We missed the piece when it ran on Sunday. Fortunately, Jessica Arons, the director of the Women's Health and Rights Program and a member of the Faith and Progressive Policy Initiative at the Center for American Progress, didn't miss it, and was kind enough to send us her reaction to O'Reilly's essay.
I just finished reading Bill O'Reilly's Op-Ed in last weekend's Boston Herald about abortions in Kansas and I have rarely been so offended in all my life. But not for the reasons O'Reilly hoped. His suggestion that a woman would have, or even want, a post-viability abortion because she is feeling a "bit blue" is both condescending and absurd, as if a pregnant woman just wakes up one day and says, "You know, I don't feel like having this baby after all." Women have abortions for all sorts of reasons that are important to them and their loved ones, but no woman has an abortion on a whim.
Moreover, his statements that Kansas allows doctors "to terminate a fetus at any time up until birth" for mental health reasons and that Kansas law is more liberal than France's are patently false. Kan. Stat. Ann. ' 65-6703(a) allows the abortion of a viable fetus only if two physicians (one of whom cannot be legally or financially affiliated with the attending physician) determine that the abortion is necessary to preserve the woman's life or that the pregnancy "will cause a substantial and irreversible impairment of a major bodily function of the pregnant woman," which sounds quite similar to his description of the laws in France. The statute includes no mental health exception, vague or otherwise, and O'Reilly cites no actual law to back up his reckless assertions.
O'Reilly's reference to Dr. Tiller's patient records also is quite disconcerting. He does not share how he came by these records, though on his television show he mentioned he had an inside source about records that were recently obtained by Kansas attorney general and antiabortion crusader Phill Kline. That a member of the press -- especially one so well-known for inflammatory and biased rhetoric -- has had an opportunity to see private medical records that are the subject of a state investigation should be of great concern to all Americans who value doctor-patient confidentiality.

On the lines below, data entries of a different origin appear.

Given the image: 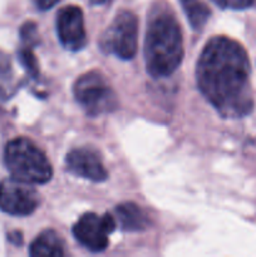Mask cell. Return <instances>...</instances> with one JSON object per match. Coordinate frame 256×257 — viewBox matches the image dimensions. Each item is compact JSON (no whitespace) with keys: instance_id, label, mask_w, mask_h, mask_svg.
<instances>
[{"instance_id":"13","label":"cell","mask_w":256,"mask_h":257,"mask_svg":"<svg viewBox=\"0 0 256 257\" xmlns=\"http://www.w3.org/2000/svg\"><path fill=\"white\" fill-rule=\"evenodd\" d=\"M187 20L193 30L200 32L210 19L211 10L203 0H180Z\"/></svg>"},{"instance_id":"5","label":"cell","mask_w":256,"mask_h":257,"mask_svg":"<svg viewBox=\"0 0 256 257\" xmlns=\"http://www.w3.org/2000/svg\"><path fill=\"white\" fill-rule=\"evenodd\" d=\"M138 20L130 10H120L102 34L99 47L105 54L131 60L137 53Z\"/></svg>"},{"instance_id":"8","label":"cell","mask_w":256,"mask_h":257,"mask_svg":"<svg viewBox=\"0 0 256 257\" xmlns=\"http://www.w3.org/2000/svg\"><path fill=\"white\" fill-rule=\"evenodd\" d=\"M57 34L59 42L70 52L82 50L87 45L88 38L85 32L83 10L77 5H67L58 12Z\"/></svg>"},{"instance_id":"7","label":"cell","mask_w":256,"mask_h":257,"mask_svg":"<svg viewBox=\"0 0 256 257\" xmlns=\"http://www.w3.org/2000/svg\"><path fill=\"white\" fill-rule=\"evenodd\" d=\"M39 206V195L29 183L10 177L0 182V211L10 216L24 217Z\"/></svg>"},{"instance_id":"17","label":"cell","mask_w":256,"mask_h":257,"mask_svg":"<svg viewBox=\"0 0 256 257\" xmlns=\"http://www.w3.org/2000/svg\"><path fill=\"white\" fill-rule=\"evenodd\" d=\"M108 2H110V0H90V4L92 5H103V4H107Z\"/></svg>"},{"instance_id":"16","label":"cell","mask_w":256,"mask_h":257,"mask_svg":"<svg viewBox=\"0 0 256 257\" xmlns=\"http://www.w3.org/2000/svg\"><path fill=\"white\" fill-rule=\"evenodd\" d=\"M59 0H33V3L35 4V7L39 10H48L52 9Z\"/></svg>"},{"instance_id":"9","label":"cell","mask_w":256,"mask_h":257,"mask_svg":"<svg viewBox=\"0 0 256 257\" xmlns=\"http://www.w3.org/2000/svg\"><path fill=\"white\" fill-rule=\"evenodd\" d=\"M65 163L70 173L92 182H103L108 178V172L99 153L89 147L72 150L65 157Z\"/></svg>"},{"instance_id":"1","label":"cell","mask_w":256,"mask_h":257,"mask_svg":"<svg viewBox=\"0 0 256 257\" xmlns=\"http://www.w3.org/2000/svg\"><path fill=\"white\" fill-rule=\"evenodd\" d=\"M251 65L245 48L228 37H213L196 68L201 94L223 118L237 119L253 109Z\"/></svg>"},{"instance_id":"14","label":"cell","mask_w":256,"mask_h":257,"mask_svg":"<svg viewBox=\"0 0 256 257\" xmlns=\"http://www.w3.org/2000/svg\"><path fill=\"white\" fill-rule=\"evenodd\" d=\"M15 85L12 65L7 55L0 53V98H9L14 94Z\"/></svg>"},{"instance_id":"10","label":"cell","mask_w":256,"mask_h":257,"mask_svg":"<svg viewBox=\"0 0 256 257\" xmlns=\"http://www.w3.org/2000/svg\"><path fill=\"white\" fill-rule=\"evenodd\" d=\"M20 40H22V44L18 52L19 62L27 70L28 75L32 79L37 80L39 78V64L33 53V49L39 44V34H38V28L35 23L27 22L22 25Z\"/></svg>"},{"instance_id":"11","label":"cell","mask_w":256,"mask_h":257,"mask_svg":"<svg viewBox=\"0 0 256 257\" xmlns=\"http://www.w3.org/2000/svg\"><path fill=\"white\" fill-rule=\"evenodd\" d=\"M115 215H117L118 222L122 230L128 231V232L143 231L150 225V220L145 211L133 202L120 203L115 208Z\"/></svg>"},{"instance_id":"3","label":"cell","mask_w":256,"mask_h":257,"mask_svg":"<svg viewBox=\"0 0 256 257\" xmlns=\"http://www.w3.org/2000/svg\"><path fill=\"white\" fill-rule=\"evenodd\" d=\"M4 165L10 177L29 185H44L52 180L53 168L48 157L25 137L14 138L7 143Z\"/></svg>"},{"instance_id":"4","label":"cell","mask_w":256,"mask_h":257,"mask_svg":"<svg viewBox=\"0 0 256 257\" xmlns=\"http://www.w3.org/2000/svg\"><path fill=\"white\" fill-rule=\"evenodd\" d=\"M73 94L89 117L112 113L118 108L117 94L98 70H90L77 78L73 84Z\"/></svg>"},{"instance_id":"15","label":"cell","mask_w":256,"mask_h":257,"mask_svg":"<svg viewBox=\"0 0 256 257\" xmlns=\"http://www.w3.org/2000/svg\"><path fill=\"white\" fill-rule=\"evenodd\" d=\"M212 2L222 9L243 10L250 8L255 0H212Z\"/></svg>"},{"instance_id":"6","label":"cell","mask_w":256,"mask_h":257,"mask_svg":"<svg viewBox=\"0 0 256 257\" xmlns=\"http://www.w3.org/2000/svg\"><path fill=\"white\" fill-rule=\"evenodd\" d=\"M117 222L108 213H84L73 226L75 240L90 252H102L109 245V235L115 230Z\"/></svg>"},{"instance_id":"2","label":"cell","mask_w":256,"mask_h":257,"mask_svg":"<svg viewBox=\"0 0 256 257\" xmlns=\"http://www.w3.org/2000/svg\"><path fill=\"white\" fill-rule=\"evenodd\" d=\"M143 52L146 69L152 78L170 77L182 63V30L170 5L160 2L151 8Z\"/></svg>"},{"instance_id":"12","label":"cell","mask_w":256,"mask_h":257,"mask_svg":"<svg viewBox=\"0 0 256 257\" xmlns=\"http://www.w3.org/2000/svg\"><path fill=\"white\" fill-rule=\"evenodd\" d=\"M32 257H62L64 248L58 233L53 230H45L37 236L29 247Z\"/></svg>"}]
</instances>
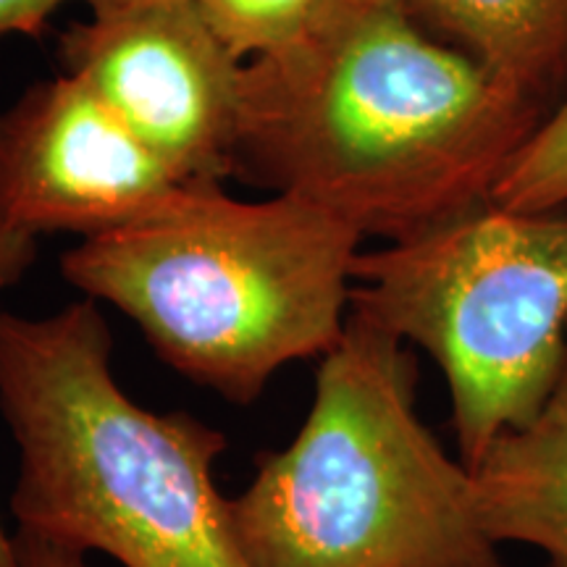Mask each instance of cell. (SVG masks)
Wrapping results in <instances>:
<instances>
[{
	"label": "cell",
	"instance_id": "277c9868",
	"mask_svg": "<svg viewBox=\"0 0 567 567\" xmlns=\"http://www.w3.org/2000/svg\"><path fill=\"white\" fill-rule=\"evenodd\" d=\"M415 389L405 342L350 310L300 434L229 499L250 567H507L471 467L421 421Z\"/></svg>",
	"mask_w": 567,
	"mask_h": 567
},
{
	"label": "cell",
	"instance_id": "5b68a950",
	"mask_svg": "<svg viewBox=\"0 0 567 567\" xmlns=\"http://www.w3.org/2000/svg\"><path fill=\"white\" fill-rule=\"evenodd\" d=\"M350 310L442 368L460 460L547 405L567 352V210L494 203L358 252Z\"/></svg>",
	"mask_w": 567,
	"mask_h": 567
},
{
	"label": "cell",
	"instance_id": "9c48e42d",
	"mask_svg": "<svg viewBox=\"0 0 567 567\" xmlns=\"http://www.w3.org/2000/svg\"><path fill=\"white\" fill-rule=\"evenodd\" d=\"M423 27L538 109L567 84V0H405Z\"/></svg>",
	"mask_w": 567,
	"mask_h": 567
},
{
	"label": "cell",
	"instance_id": "7c38bea8",
	"mask_svg": "<svg viewBox=\"0 0 567 567\" xmlns=\"http://www.w3.org/2000/svg\"><path fill=\"white\" fill-rule=\"evenodd\" d=\"M34 258H38V237L0 224V289L24 279ZM0 567H21L17 538L6 534L3 523H0Z\"/></svg>",
	"mask_w": 567,
	"mask_h": 567
},
{
	"label": "cell",
	"instance_id": "ba28073f",
	"mask_svg": "<svg viewBox=\"0 0 567 567\" xmlns=\"http://www.w3.org/2000/svg\"><path fill=\"white\" fill-rule=\"evenodd\" d=\"M481 528L494 544H528L567 567V352L547 405L499 434L471 467Z\"/></svg>",
	"mask_w": 567,
	"mask_h": 567
},
{
	"label": "cell",
	"instance_id": "52a82bcc",
	"mask_svg": "<svg viewBox=\"0 0 567 567\" xmlns=\"http://www.w3.org/2000/svg\"><path fill=\"white\" fill-rule=\"evenodd\" d=\"M182 182L80 76L27 87L0 111V224L95 237L145 216Z\"/></svg>",
	"mask_w": 567,
	"mask_h": 567
},
{
	"label": "cell",
	"instance_id": "3957f363",
	"mask_svg": "<svg viewBox=\"0 0 567 567\" xmlns=\"http://www.w3.org/2000/svg\"><path fill=\"white\" fill-rule=\"evenodd\" d=\"M360 243L352 224L297 195L239 200L221 182H195L82 239L61 274L132 318L176 373L252 405L279 368L339 342Z\"/></svg>",
	"mask_w": 567,
	"mask_h": 567
},
{
	"label": "cell",
	"instance_id": "5bb4252c",
	"mask_svg": "<svg viewBox=\"0 0 567 567\" xmlns=\"http://www.w3.org/2000/svg\"><path fill=\"white\" fill-rule=\"evenodd\" d=\"M13 538H17L21 567H92L87 563V555H82V551L59 547V544L21 534V530H17Z\"/></svg>",
	"mask_w": 567,
	"mask_h": 567
},
{
	"label": "cell",
	"instance_id": "30bf717a",
	"mask_svg": "<svg viewBox=\"0 0 567 567\" xmlns=\"http://www.w3.org/2000/svg\"><path fill=\"white\" fill-rule=\"evenodd\" d=\"M488 203L520 213L567 208V97L544 113L507 163Z\"/></svg>",
	"mask_w": 567,
	"mask_h": 567
},
{
	"label": "cell",
	"instance_id": "4fadbf2b",
	"mask_svg": "<svg viewBox=\"0 0 567 567\" xmlns=\"http://www.w3.org/2000/svg\"><path fill=\"white\" fill-rule=\"evenodd\" d=\"M66 0H0V40L24 34L40 38Z\"/></svg>",
	"mask_w": 567,
	"mask_h": 567
},
{
	"label": "cell",
	"instance_id": "8992f818",
	"mask_svg": "<svg viewBox=\"0 0 567 567\" xmlns=\"http://www.w3.org/2000/svg\"><path fill=\"white\" fill-rule=\"evenodd\" d=\"M61 59L182 184L237 174L245 63L195 0L90 13L63 34Z\"/></svg>",
	"mask_w": 567,
	"mask_h": 567
},
{
	"label": "cell",
	"instance_id": "8fae6325",
	"mask_svg": "<svg viewBox=\"0 0 567 567\" xmlns=\"http://www.w3.org/2000/svg\"><path fill=\"white\" fill-rule=\"evenodd\" d=\"M195 3L218 40L247 63L292 40L321 0H195Z\"/></svg>",
	"mask_w": 567,
	"mask_h": 567
},
{
	"label": "cell",
	"instance_id": "6da1fadb",
	"mask_svg": "<svg viewBox=\"0 0 567 567\" xmlns=\"http://www.w3.org/2000/svg\"><path fill=\"white\" fill-rule=\"evenodd\" d=\"M544 113L405 0H321L245 63L237 174L396 243L492 200Z\"/></svg>",
	"mask_w": 567,
	"mask_h": 567
},
{
	"label": "cell",
	"instance_id": "7a4b0ae2",
	"mask_svg": "<svg viewBox=\"0 0 567 567\" xmlns=\"http://www.w3.org/2000/svg\"><path fill=\"white\" fill-rule=\"evenodd\" d=\"M111 352V326L90 297L34 318L0 310L17 530L122 567H250L213 481L226 436L195 415L137 405Z\"/></svg>",
	"mask_w": 567,
	"mask_h": 567
},
{
	"label": "cell",
	"instance_id": "9a60e30c",
	"mask_svg": "<svg viewBox=\"0 0 567 567\" xmlns=\"http://www.w3.org/2000/svg\"><path fill=\"white\" fill-rule=\"evenodd\" d=\"M90 6V13H109V11H122L132 9V6L153 3V0H82Z\"/></svg>",
	"mask_w": 567,
	"mask_h": 567
}]
</instances>
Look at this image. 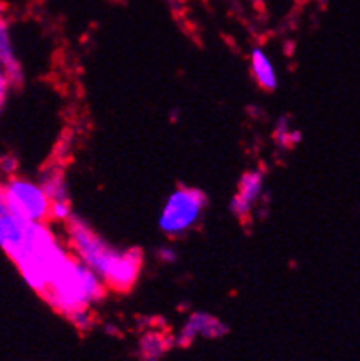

Finally, I resent O'Reilly's continued allusions to secularists who "worship at the altar of abortion." There are millions of sincere religious people throughout this country who -- because of their faith -- support legal abortion because they know that when abortion is illegal women needlessly suffer and die. In fact, before abortion was made legal in this country thousands of clergy participated in the Clergy Consultation Service, which gave women referrals for safe but illegal abortions.
It is one thing for O'Reilly to be given free rein by Fox News, but the Herald should be ashamed of itself for publishing this unsubstantiated tripe. His tactics unnecessarily inflame an already divisive debate and add nothing to it but mindless propaganda. And that's the truth.